It Is NOT My Intention To EMBRACE The "M WORD"...I'm Out To CURE It!!!

When I decided that I would investigate the usage of biodentical hormones, SOMEONE (who shall remain un named...but it was a MAN) made the comment that I might as well "Embrace the Inevitable".  I replied, "EMBRACE it?!  Are you CRAZY...I'm out to CURE it!"

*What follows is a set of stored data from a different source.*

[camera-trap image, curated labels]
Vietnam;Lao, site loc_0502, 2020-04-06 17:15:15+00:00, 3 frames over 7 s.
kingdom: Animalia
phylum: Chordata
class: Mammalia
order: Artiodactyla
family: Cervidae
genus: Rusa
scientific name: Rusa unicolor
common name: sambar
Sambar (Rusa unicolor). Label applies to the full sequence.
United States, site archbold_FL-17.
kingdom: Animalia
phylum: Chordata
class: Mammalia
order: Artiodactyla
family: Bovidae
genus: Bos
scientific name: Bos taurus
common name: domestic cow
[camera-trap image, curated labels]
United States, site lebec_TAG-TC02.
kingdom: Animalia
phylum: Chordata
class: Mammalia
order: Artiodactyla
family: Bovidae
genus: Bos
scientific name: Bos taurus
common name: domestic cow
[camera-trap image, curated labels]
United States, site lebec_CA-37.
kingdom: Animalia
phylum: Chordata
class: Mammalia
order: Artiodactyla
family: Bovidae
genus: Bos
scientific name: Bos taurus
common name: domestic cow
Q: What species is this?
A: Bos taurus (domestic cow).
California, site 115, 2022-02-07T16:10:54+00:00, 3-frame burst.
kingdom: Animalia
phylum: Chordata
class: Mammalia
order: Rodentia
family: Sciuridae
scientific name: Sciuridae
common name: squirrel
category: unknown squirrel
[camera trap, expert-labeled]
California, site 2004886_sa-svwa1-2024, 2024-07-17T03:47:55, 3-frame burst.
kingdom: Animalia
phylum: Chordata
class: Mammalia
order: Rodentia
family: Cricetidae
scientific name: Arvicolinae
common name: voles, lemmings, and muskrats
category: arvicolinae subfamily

The first step that I had to take on my journey to get past the dark forest of the "M WORD" (menopause) was to schedule my blood test and fill out a questionnaire.  "Questionnaire" does not properly describe what I had to fill out; it was more like a BOOK!  Quite frankly, I don't believe ANY doctor has EVER asked me that many questions before.  I absolutely HATE doing "paper work", therefore, even the THOUGHT of filling that thing out was daunting for me.  As I thumbed through the pages, I realized that I had two choices:  I could either just rank each question (I also hate the "ranking" system...) randomly or I could really look at what was being asked and answer honestly.  The latter would be more brutal for me, but also more beneficial.  I set the questions aside and took up my "Scarlett Strategy"..."I'll just think about that tomorrow..."

Apparently, Robby was not going to allow me to "think" about the questions for too long.  As we were driving out of town, he presented them to me again, along with a pen and instructed me to begin working on it; he planned to fax it back that very day.  WHAT THE HECK?!  It sounded as though he had some stake in this ...SURELY I had not been acting "hormonal"!  Well, I complied and began the monotonous task of filling that questionnaire out.  As I did so, I also noted that Robby was attempting to glance over at the papers; I moved them to where he could NOT see my answers.  HEY!  It was difficult enough admitting these things to myself...I did NOT want him seeing my answers too!  FINALLY making it to the end of that stack of papers, I laid them on the floor.  At about that time, we stopped for gas (later I wondered if this was a mere coincidence...).  I exited the car for my usual bathroom break and upon returning, found "Mr. Nosey" SNOOPING THROUGH MY PAPERS! (ugh!!!).  I snatched them out of his hands, admonishing him for committing a "HIPPA Violation" as he calmly stated that he just wanted to see if I had answered the questions "honestly"!  OH MY GOSH!  Seriously...What was he going to do?!  Go in and CHANGE my answers?!  Hmph...

Well, "Step 1" was complete; the questionnaire was faxed and I was on to "Step 2":  The Comprehensive Metabolic Blood Test.  Now, I must tell you that I am that person who can make myself physically ill by just thinking about something and anticipating it; that includes having my blood drawn.  I realize that I have given birth to 4 children and I'm not sure how I even got through all of that...Oh yea; it was called an epidural.  Any way, I set up my blood test at the lab in Metairie for the weekend that I would be visiting Ryan for his White Coat Ceremony.  My test was set for Saturday morning and each day I dreaded it more and more.  Unfortunately, I have always had a "needle phobia" and steer away from them whenever possible...this would not be one of those times.

After surviving having my blood drawn, I only had one more step to complete before I could visit my new "Hormone Specialist".  I went down to my OB/GYN's office and signed for copies of the reports of my most recent Pap Smear and Mammogram.  I faxed both of these to the specialist and then began to WAIT for 3 days for the results of my tests to come back.

Waiting is always the hardest part for me.  While I wait, my imagination begins to work on me.  I think of all the "bad things" that could be found to be wrong with me.  I don't understand WHY I do this...I just do.  So, although, I was excited about the prospect of "curing" this curse called, "THE M WORD", I was also really afraid of what they would find.  FEAR is something that keeps us from moving forward when we know that we MUST.  I had come this far...I was NOT turning back now.  While I waited, I decided to pick up ANOTHER book by Suzanne Somers, "Ageless", which confirmed for me that I was doing the BEST thing for ME.  This book goes into further detail about a woman's body and how hormonal balance is vital to its proper function.  It also discusses "biodentical hormones" in deeper detail and how effective they are.  Bolstered by this information, I once again found myself encouraged to continue with my quest for optimum health.  This is the only body I will ever have...I'm going to do it right!  "Embrace the Inevitable"?!  I think NOT...I'm "Curing this Curse"!